Hier eine Fundstelle bei YouTube, die ich diesbezüglich anfänglich sehr interessant fand, zumal es Ende 2016 im MDR gesendet wurde und eine anscheinend revolutionäre neue Technologie vorstellte:

https://www.youtube.com/watch?v=oFKDFd-bSa8

Allerdings lohnt es wohl auch, die Kommentare bei YouTube zu lesen (z.B. auf das YouTube Logo klicken). So wird dort auch hingewiesen, dass es sich mitnichten um eine neu erfundenes Prinzip handelt, sondern nur um eine Abwandlung der als Savonius bekannten Rotoren handelt ( https://de.wikipedia.org/wiki/Savonius-Rotor).

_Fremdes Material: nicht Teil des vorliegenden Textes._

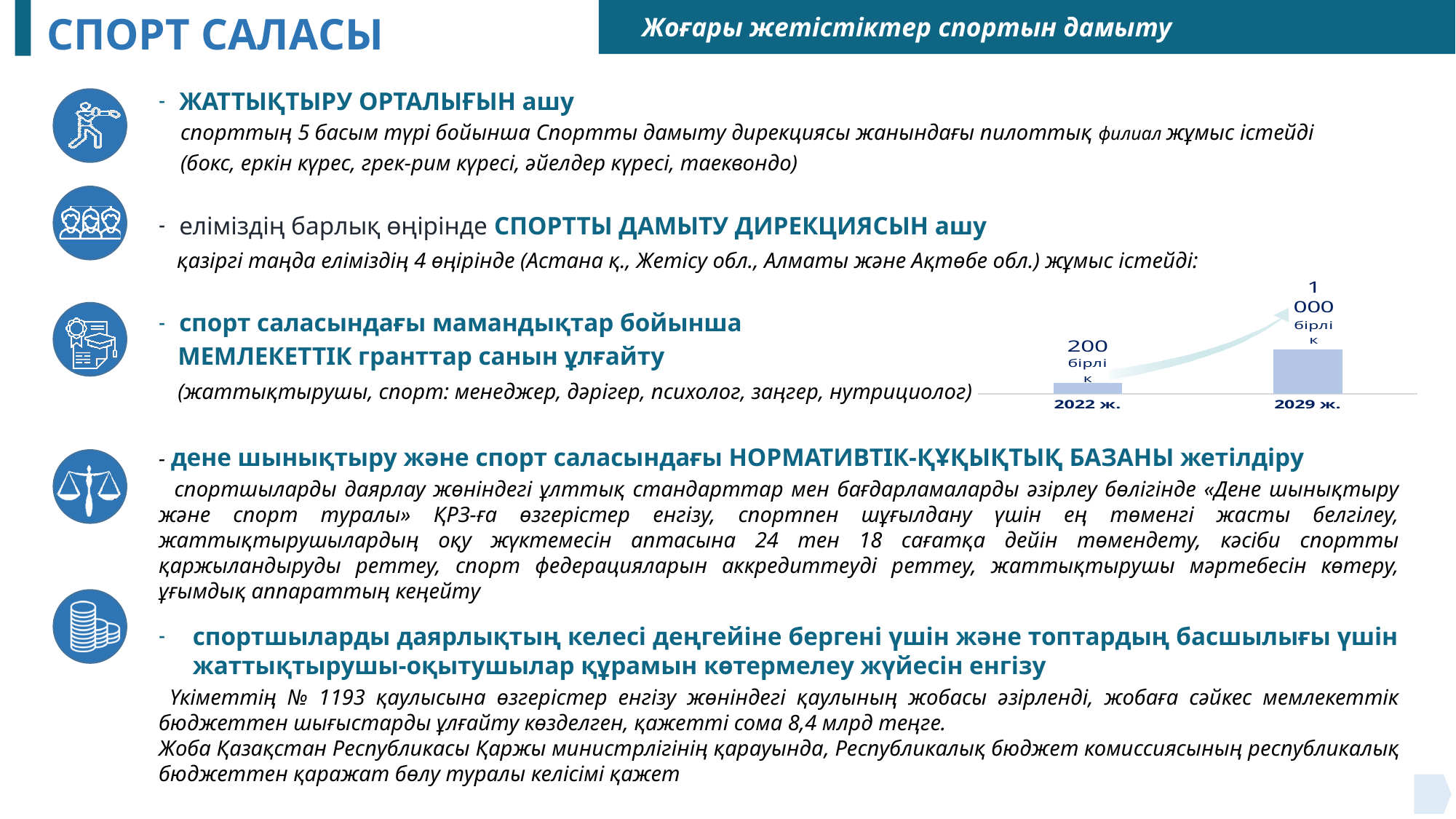
By how much does the value for 2029 ж. exceed the value for 2022 ж. in the bar chart? 800 бірлік Which year has the lower value in the bar chart? 2022 ж. Which year has the higher value in the bar chart? 2029 ж. How many bars are plotted in the chart? 2 Do the values in the chart rise or fall from 2022 ж. to 2029 ж.? rise What are the two category labels on the x axis of the chart? 2022 ж. and 2029 ж. What is the value shown for 2029 ж. in the bar chart? 1 000 бірлік What is the value shown for 2022 ж. in the bar chart? 200 бірлік Is the value for 2029 ж. larger or smaller than the value for 2022 ж.? larger What kind of chart is shown on the slide? bar chart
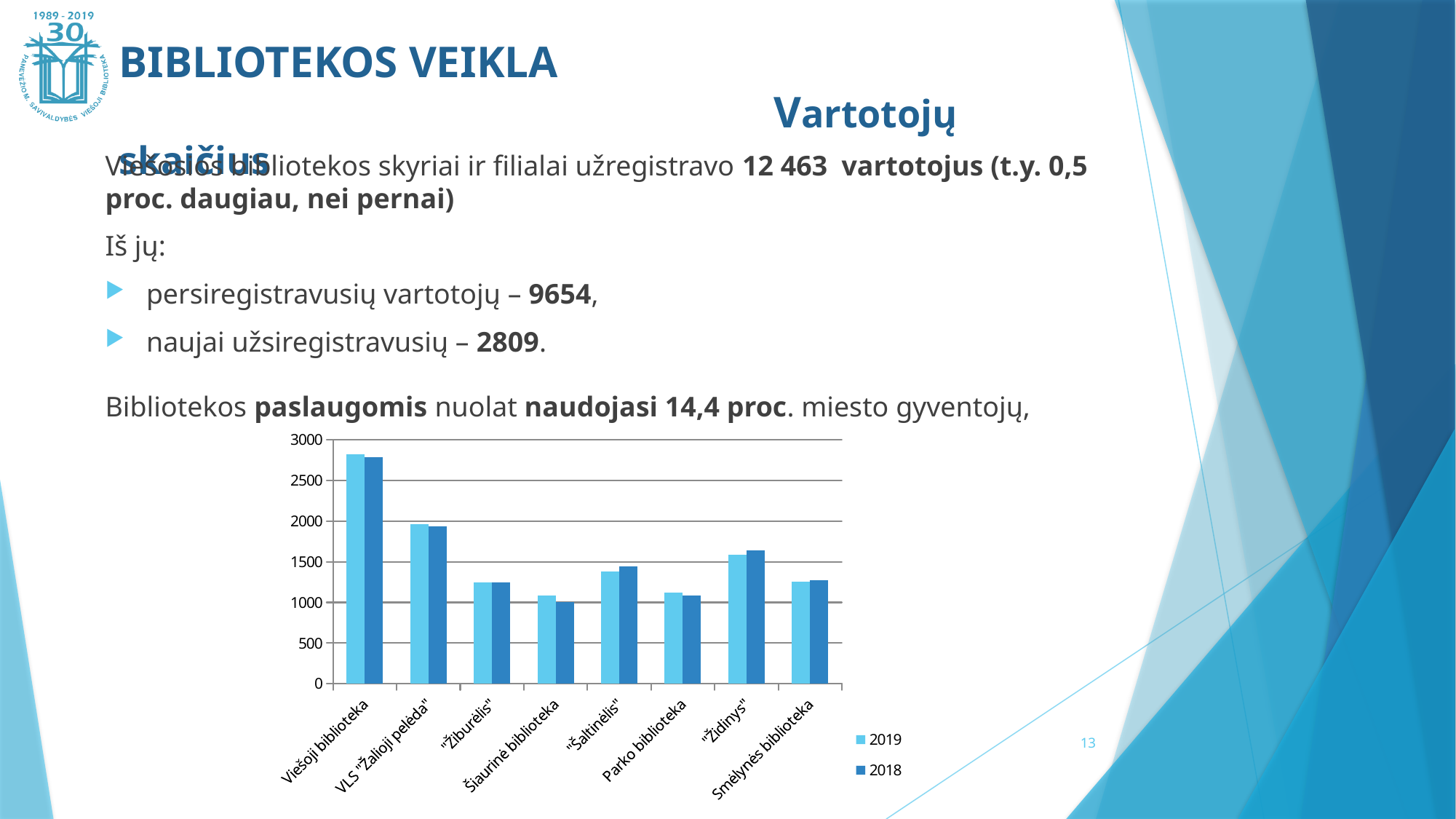
How many series does the chart legend list? 2 How many library categories are shown on the x axis of the chart? 8 Is the 2019 value for Viešoji biblioteka greater or less than 2500? greater Which series is shown in the lighter blue colour in the chart? 2019 For "Židinys", which year has the larger value, 2019 or 2018? 2018 Is the 2018 value for "Židinys" greater or less than 1500? greater Which library has the highest value in the chart? Viešoji biblioteka Which has the larger 2019 value, Viešoji biblioteka or VLS "Žalioji pelėda"? Viešoji biblioteka Is the 2019 value for "Šaltinėlis" greater or less than 1500? less What kind of chart is shown on the slide? bar chart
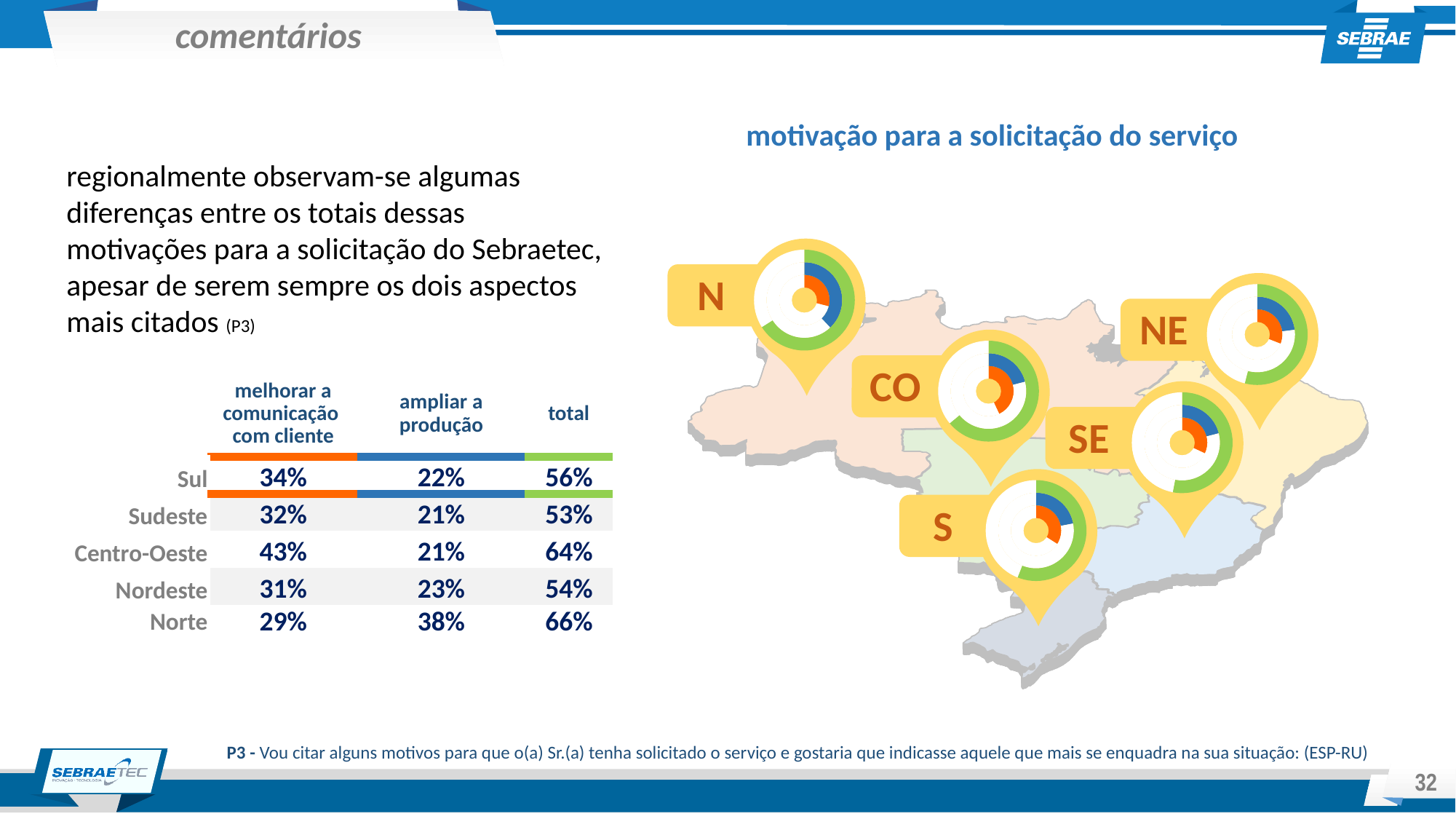
In the table, which is larger for "melhorar a comunicação com cliente": Sul or Nordeste? Sul In the table, what is the value for Centro-Oeste under "melhorar a comunicação com cliente"? 43% In the table, which region has the lowest value for "melhorar a comunicação com cliente"? Norte In the table, which region has the highest total? Norte In the table header, which colour bar marks the "ampliar a produção" column? Blue What is the title shown above the map with the regional charts? motivação para a solicitação do serviço In the table, which region has the highest value for "ampliar a produção"? Norte In the table, what is the value for Norte under "ampliar a produção"? 38% How many value columns does the table have? 3 In the table, which region has the lowest total? Sudeste How many regions are listed in the table? 5 In the table, what is the difference between the total for Sul and the total for Sudeste? 3%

Außerdem zeigt sich, dass das Angebot anscheinend sehr überteuert ist und sich bei dem geringen zu erwartenden Ertrag nicht in sinnvoller Zeit amortisieren wird. Ergo: man sollte sich nicht völlig blauäugig oder gar unkritisch dem Thema nähern.

Eine ganz gute Übersicht über Vor und Nachteile dieser Vertikalwindräder findet sich zum Beispiel unter https://www.klein-windkraftanlagen.com/technik/vertikale-windkraftanlagen Nach Anmeldung zu einem Newslettter erhaelt man auch einen Link zu einem anderen Video https://youtu.be/uuZ0AN256Eg

Weitere Videos zum Thema Windkraftanlagen

Weitere wichtige Dinge, die man vor einer Entscheidung über die mögliche Einbeziehung der Windkraft zur eigenen Energieversorgung wissen sollte, behandeln die nächsten Videos

Schon besser ist das folgende Video, was ziemlich gut beleuchtet, wann sich eine Windanlage lohnen könnte.

Auch interessant ist folgendes Video:

Interessanter Tenor:

  • Erst Solarstrom planen, dann ggf. Windstrom
  • Batteriespeicher ist für Windanlage sogar wichtiger als für Solarstrom
  • Gerade im dunklen Winter kann die Kleinwindkraft die Versorgungslücke schließen, zumindest wenn der Standort eine entsprechende mittlere Windausbeute verspricht.

Fazit insgesamt: all das sind Ansätze, die ich persönlich gerne weiterverfolgen möchte und sicher auch werde.